### EXERCISE BRIEF
Convert the lines below into a Markdown table with the columns Row and Line. Number each row, skip the blank lines, and omit the pictures.

[START]

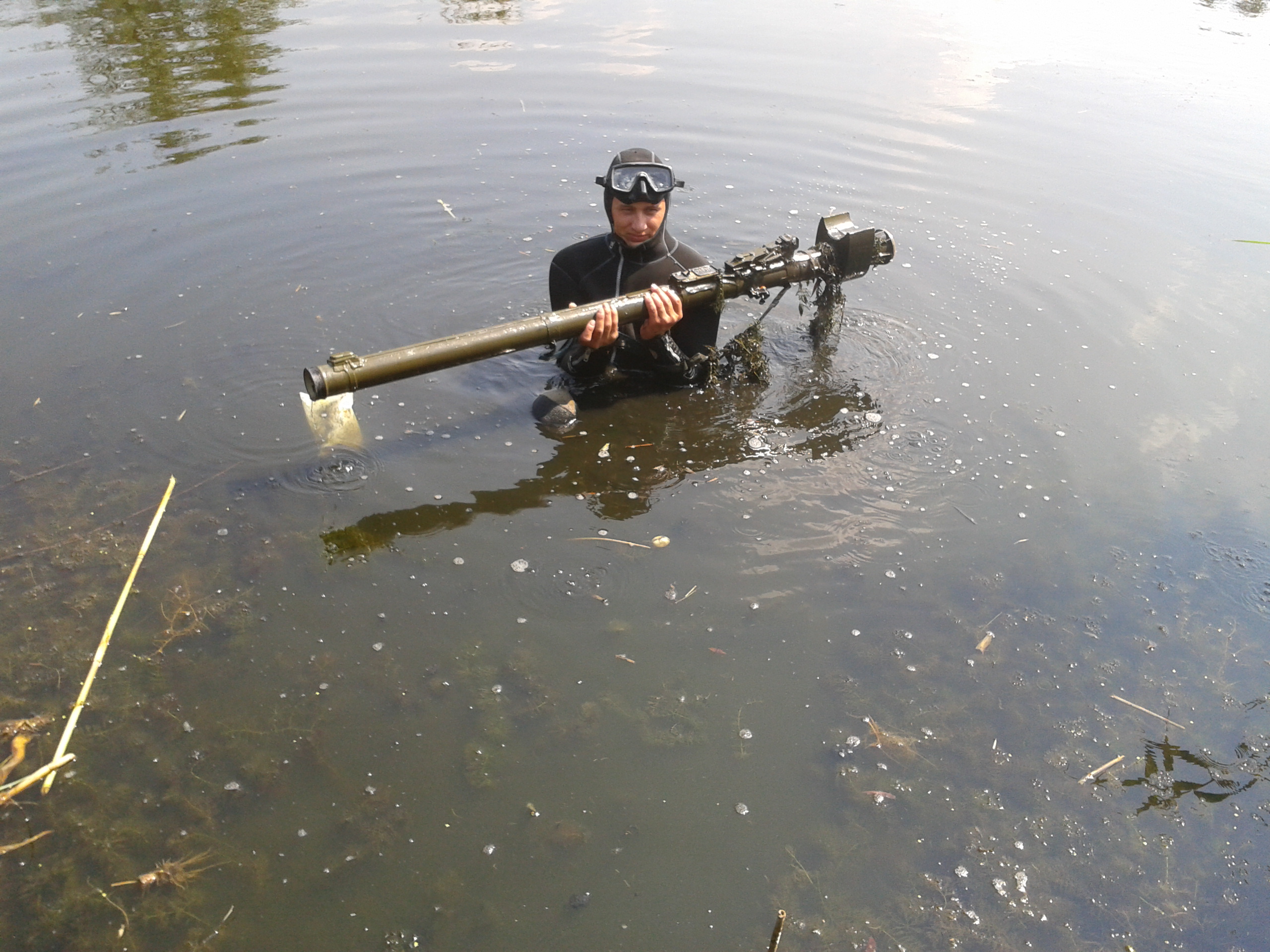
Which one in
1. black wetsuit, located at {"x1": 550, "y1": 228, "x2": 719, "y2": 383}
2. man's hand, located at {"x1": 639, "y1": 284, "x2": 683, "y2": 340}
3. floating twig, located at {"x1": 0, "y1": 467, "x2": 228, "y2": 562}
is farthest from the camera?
black wetsuit, located at {"x1": 550, "y1": 228, "x2": 719, "y2": 383}

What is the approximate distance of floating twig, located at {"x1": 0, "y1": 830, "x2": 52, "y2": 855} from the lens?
3.40 meters

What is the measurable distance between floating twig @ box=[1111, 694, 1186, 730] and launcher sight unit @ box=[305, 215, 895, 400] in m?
3.12

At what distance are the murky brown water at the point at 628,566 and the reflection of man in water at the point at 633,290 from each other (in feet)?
0.96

[END]

### REPLY
| Row | Line |
|---|---|
| 1 | Which one in |
| 2 | 1. black wetsuit, located at {"x1": 550, "y1": 228, "x2": 719, "y2": 383} |
| 3 | 2. man's hand, located at {"x1": 639, "y1": 284, "x2": 683, "y2": 340} |
| 4 | 3. floating twig, located at {"x1": 0, "y1": 467, "x2": 228, "y2": 562} |
| 5 | is farthest from the camera? |
| 6 | black wetsuit, located at {"x1": 550, "y1": 228, "x2": 719, "y2": 383} |
| 7 | What is the approximate distance of floating twig, located at {"x1": 0, "y1": 830, "x2": 52, "y2": 855} from the lens? |
| 8 | 3.40 meters |
| 9 | What is the measurable distance between floating twig @ box=[1111, 694, 1186, 730] and launcher sight unit @ box=[305, 215, 895, 400] in m? |
| 10 | 3.12 |
| 11 | At what distance are the murky brown water at the point at 628,566 and the reflection of man in water at the point at 633,290 from each other (in feet)? |
| 12 | 0.96 |